In a recent issue of Neuron, Agarwal et al. (2017) report that calcium efflux from mitochondria during brief openings of the mitochondrial permeability transition pore (mPTP) contribute to calcium microdomains.
Summary from Amit Agarwal, Neuroscience Graduate student and first author:
Astrocytes are star shaped cells in the brain that provide crucial homeostatic support to the nervous system. They have a very elaborate shape, with highly branched processes that make contact with key structural elements including synapses, the points of communication between neurons, blood vessels to control the supply of energy to the brain, as well as nodes of Ranvier where action potentials are initiated along nerve axons.

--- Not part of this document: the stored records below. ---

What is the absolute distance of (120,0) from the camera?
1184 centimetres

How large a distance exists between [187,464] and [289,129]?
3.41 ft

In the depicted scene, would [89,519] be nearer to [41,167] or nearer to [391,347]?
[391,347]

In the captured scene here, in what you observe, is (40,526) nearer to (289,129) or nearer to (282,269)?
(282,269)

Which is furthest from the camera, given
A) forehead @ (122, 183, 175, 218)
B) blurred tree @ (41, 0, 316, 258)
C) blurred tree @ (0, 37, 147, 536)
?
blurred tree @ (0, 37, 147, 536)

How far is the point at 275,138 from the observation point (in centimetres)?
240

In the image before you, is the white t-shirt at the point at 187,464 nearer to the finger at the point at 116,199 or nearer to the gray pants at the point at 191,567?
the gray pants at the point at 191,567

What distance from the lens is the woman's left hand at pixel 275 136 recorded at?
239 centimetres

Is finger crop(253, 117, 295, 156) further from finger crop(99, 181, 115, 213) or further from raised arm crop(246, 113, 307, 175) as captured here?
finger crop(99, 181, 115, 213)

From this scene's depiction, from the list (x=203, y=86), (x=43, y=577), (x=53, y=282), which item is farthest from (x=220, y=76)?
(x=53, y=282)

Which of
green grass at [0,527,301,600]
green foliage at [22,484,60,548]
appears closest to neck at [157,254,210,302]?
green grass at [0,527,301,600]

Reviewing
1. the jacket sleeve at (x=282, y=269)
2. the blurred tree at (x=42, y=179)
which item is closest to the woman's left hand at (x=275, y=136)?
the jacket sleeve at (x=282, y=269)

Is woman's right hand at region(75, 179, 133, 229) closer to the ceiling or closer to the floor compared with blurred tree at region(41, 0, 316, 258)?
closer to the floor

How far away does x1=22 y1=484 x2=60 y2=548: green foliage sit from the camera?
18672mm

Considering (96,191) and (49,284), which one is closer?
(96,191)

Although astrocytes are not electrically “excitable” like neurons, their processes are studded with receptors for a variety of neurotransmitters, many of which trigger intracellular calcium levels to rise. This form of signaling was discovered in cultured astrocytes more than thirty years ago, and in the last decade has been shown to occur in awake and behaving mice. These dynamic changes in calcium have been linked to changes in blood vessel diameter, increases in ATP production and the release of neuromodulatory substances, suggesting that they participate in key aspects of brain physiology. In addition to cell-wide changes in calcium, astrocytes also exhibit spontaneous increases in calcium in small, isolated regions along their branches, regions functionally defined as microdomains. Yet, little is known about this remarkable, highly localized form of signaling. Are astrocytes responding to activity in the neurons around them or are astrocytes initiating the activity themselves? And where does the calcium come from and what is the purpose of its increase?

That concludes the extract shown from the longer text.